Heightened surveillance and vaccination of domestic animals should be considered as the main tool currently available to safeguard this endangered species.

“In parallel, critical communication efforts must be made to let Mongolian herders know the risks of the PPR virus spilling over from saiga to livestock,” added Richard Kock Professor of Emerging Diseases from the Royal Veterinary College, London.

“We have learned that these events require a particularly high level of international cooperation and the inclusion of the FAO and OIE world reference laboratories network to ensure full understanding of the epidemiology.”

PPR Global Eradication Programme

To eradicate the disease worldwide by 2030, FAO and OIE launched in 2016 the PPR Global and Eradication Programme (PPR-GEP), building on a broad international consensus.
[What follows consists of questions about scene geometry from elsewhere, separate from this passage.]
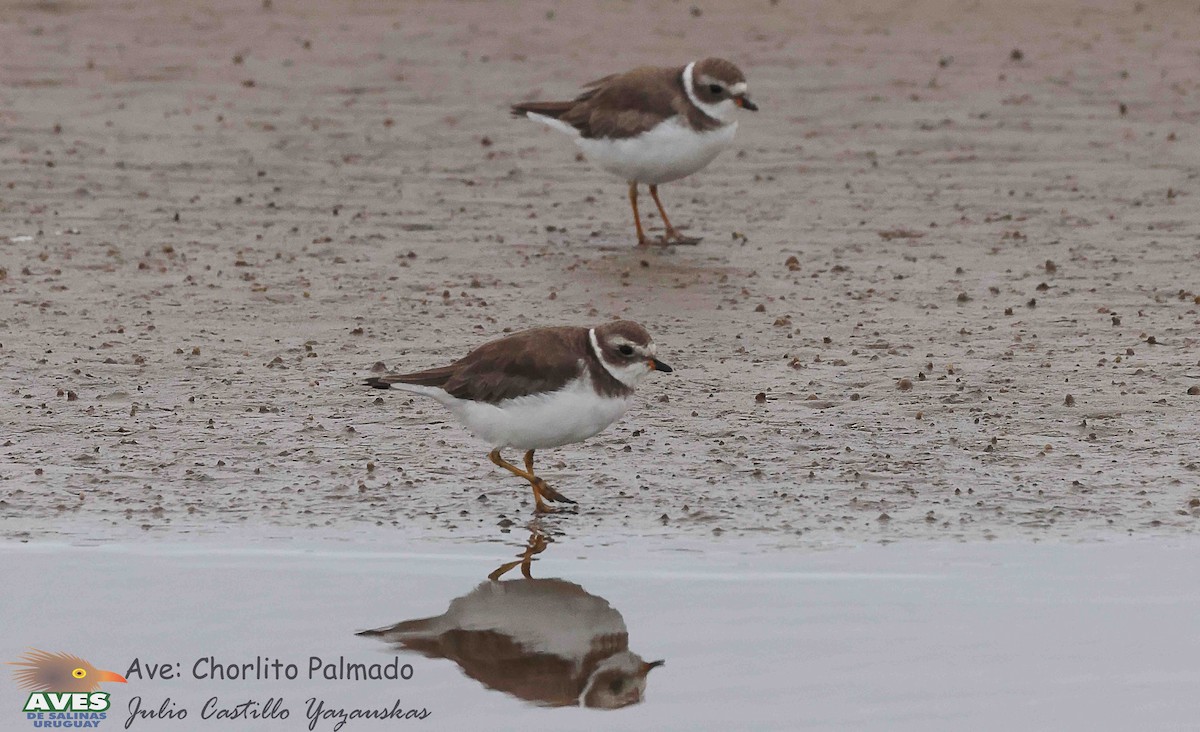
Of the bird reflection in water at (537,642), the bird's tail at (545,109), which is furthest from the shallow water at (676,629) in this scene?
the bird's tail at (545,109)

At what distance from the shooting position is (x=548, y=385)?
27.9ft

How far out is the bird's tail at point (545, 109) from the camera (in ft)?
48.1

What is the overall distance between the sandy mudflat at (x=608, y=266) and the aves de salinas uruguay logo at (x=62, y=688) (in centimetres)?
148

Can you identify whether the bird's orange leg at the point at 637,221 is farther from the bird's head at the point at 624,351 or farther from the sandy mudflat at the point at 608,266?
the bird's head at the point at 624,351

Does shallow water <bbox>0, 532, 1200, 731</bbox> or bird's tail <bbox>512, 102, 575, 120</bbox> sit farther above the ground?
bird's tail <bbox>512, 102, 575, 120</bbox>

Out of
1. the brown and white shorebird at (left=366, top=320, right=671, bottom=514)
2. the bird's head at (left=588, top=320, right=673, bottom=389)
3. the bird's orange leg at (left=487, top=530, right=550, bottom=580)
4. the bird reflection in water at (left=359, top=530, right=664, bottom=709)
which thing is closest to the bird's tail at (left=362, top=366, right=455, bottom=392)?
the brown and white shorebird at (left=366, top=320, right=671, bottom=514)

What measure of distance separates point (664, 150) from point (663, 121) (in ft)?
0.75

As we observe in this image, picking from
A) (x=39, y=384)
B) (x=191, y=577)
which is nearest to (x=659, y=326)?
(x=39, y=384)

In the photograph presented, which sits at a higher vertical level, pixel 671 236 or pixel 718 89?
pixel 718 89

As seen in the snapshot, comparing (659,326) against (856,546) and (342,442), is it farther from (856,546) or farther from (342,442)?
(856,546)

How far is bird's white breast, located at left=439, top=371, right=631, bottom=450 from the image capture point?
8.42 m

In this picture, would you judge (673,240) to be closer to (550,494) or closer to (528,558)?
(550,494)

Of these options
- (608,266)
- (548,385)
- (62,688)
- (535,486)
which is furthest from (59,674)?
(608,266)

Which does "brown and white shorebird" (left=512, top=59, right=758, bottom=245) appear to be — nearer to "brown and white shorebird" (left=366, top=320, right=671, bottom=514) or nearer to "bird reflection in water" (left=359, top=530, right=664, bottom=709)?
"brown and white shorebird" (left=366, top=320, right=671, bottom=514)
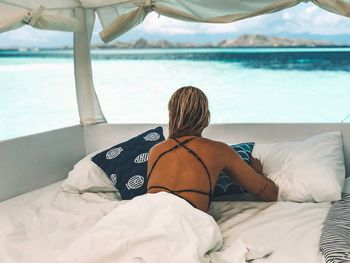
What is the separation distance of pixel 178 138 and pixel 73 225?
0.67 m

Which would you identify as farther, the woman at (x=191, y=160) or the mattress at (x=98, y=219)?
the woman at (x=191, y=160)

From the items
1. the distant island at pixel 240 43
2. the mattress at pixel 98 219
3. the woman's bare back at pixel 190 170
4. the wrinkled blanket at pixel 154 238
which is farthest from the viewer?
the distant island at pixel 240 43

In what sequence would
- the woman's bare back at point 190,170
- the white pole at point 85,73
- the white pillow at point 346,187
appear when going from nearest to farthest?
the woman's bare back at point 190,170 → the white pillow at point 346,187 → the white pole at point 85,73

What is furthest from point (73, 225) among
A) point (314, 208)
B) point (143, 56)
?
point (143, 56)

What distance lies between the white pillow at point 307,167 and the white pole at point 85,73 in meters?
1.41

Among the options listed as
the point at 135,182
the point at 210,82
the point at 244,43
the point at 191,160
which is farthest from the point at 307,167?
the point at 210,82

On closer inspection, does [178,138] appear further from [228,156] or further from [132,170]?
[132,170]

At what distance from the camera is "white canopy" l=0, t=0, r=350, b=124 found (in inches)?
96.9

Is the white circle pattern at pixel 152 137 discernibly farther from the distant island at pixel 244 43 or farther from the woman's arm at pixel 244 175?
the distant island at pixel 244 43

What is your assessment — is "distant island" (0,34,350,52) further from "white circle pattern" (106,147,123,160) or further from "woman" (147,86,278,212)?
"woman" (147,86,278,212)

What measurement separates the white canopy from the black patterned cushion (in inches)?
30.6

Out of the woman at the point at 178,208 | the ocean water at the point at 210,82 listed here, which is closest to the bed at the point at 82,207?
the woman at the point at 178,208

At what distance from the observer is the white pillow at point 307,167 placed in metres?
2.01

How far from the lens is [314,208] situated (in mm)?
1900
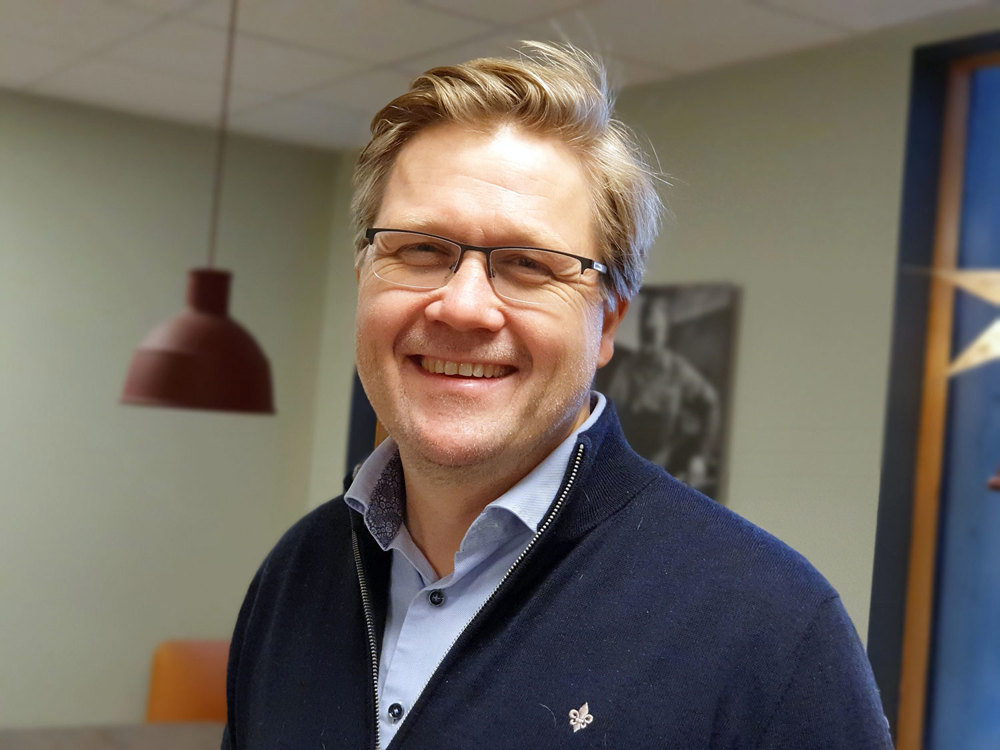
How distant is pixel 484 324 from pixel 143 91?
6.28 feet

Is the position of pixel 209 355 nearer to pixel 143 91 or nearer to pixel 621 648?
pixel 143 91

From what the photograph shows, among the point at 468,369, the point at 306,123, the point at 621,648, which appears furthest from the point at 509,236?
the point at 306,123

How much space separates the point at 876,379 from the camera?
2.02m

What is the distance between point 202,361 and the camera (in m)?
2.54

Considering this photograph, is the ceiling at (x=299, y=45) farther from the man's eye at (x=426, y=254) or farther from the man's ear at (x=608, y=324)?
the man's eye at (x=426, y=254)

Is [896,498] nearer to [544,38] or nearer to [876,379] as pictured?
[876,379]

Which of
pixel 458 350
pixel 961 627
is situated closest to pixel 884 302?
pixel 961 627

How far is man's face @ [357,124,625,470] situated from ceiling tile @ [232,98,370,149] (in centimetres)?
162

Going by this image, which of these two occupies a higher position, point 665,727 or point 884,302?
point 884,302

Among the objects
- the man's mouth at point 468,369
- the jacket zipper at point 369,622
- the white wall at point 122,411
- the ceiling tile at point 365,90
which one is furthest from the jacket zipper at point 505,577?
the ceiling tile at point 365,90

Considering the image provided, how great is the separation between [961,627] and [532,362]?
1.86 m

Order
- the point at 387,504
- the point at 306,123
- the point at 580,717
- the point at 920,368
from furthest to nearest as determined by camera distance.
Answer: the point at 306,123, the point at 920,368, the point at 387,504, the point at 580,717

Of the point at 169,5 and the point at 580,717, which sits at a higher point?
the point at 169,5

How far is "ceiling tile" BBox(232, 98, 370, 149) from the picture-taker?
2.62 meters
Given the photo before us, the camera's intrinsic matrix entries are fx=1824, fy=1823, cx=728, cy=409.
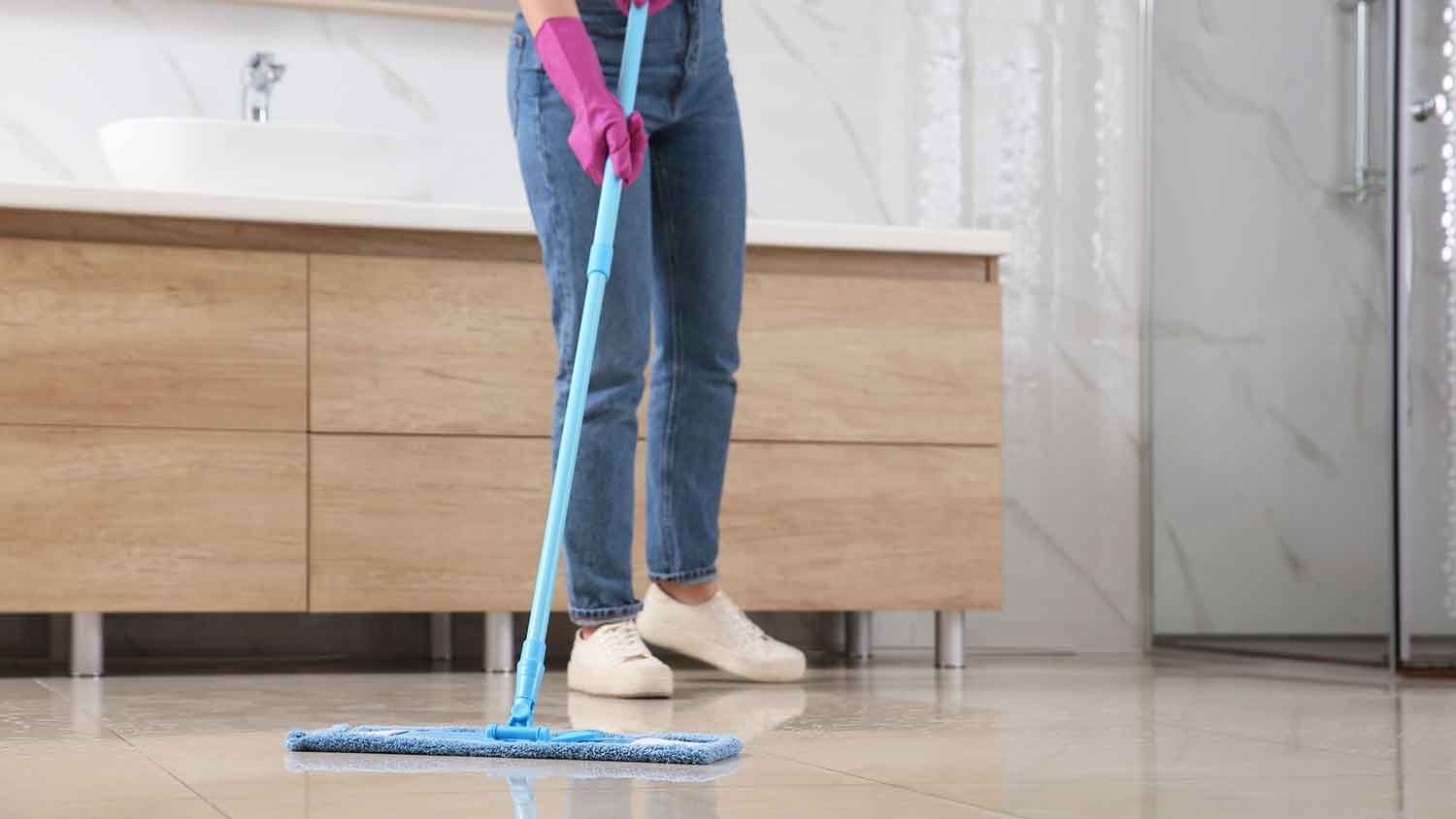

A first phase covers the period 2017-2021, with a $996 million cost estimate.

“The recent Mongolian events show that in the framework of the PPR-GEP a regional strategy to contain and eradicate PPR needs to be implemented,” underlined Ren Wang, FAO’s Assistant Director General in charge of FAO’s Agriculture and Consumer Protection Department.

“Resources need to be made available to prevent further spread of the virus in Mongolia as well as in Kazakhstan, Russia or China, where outbreaks were first reported in recent years,” Wang added.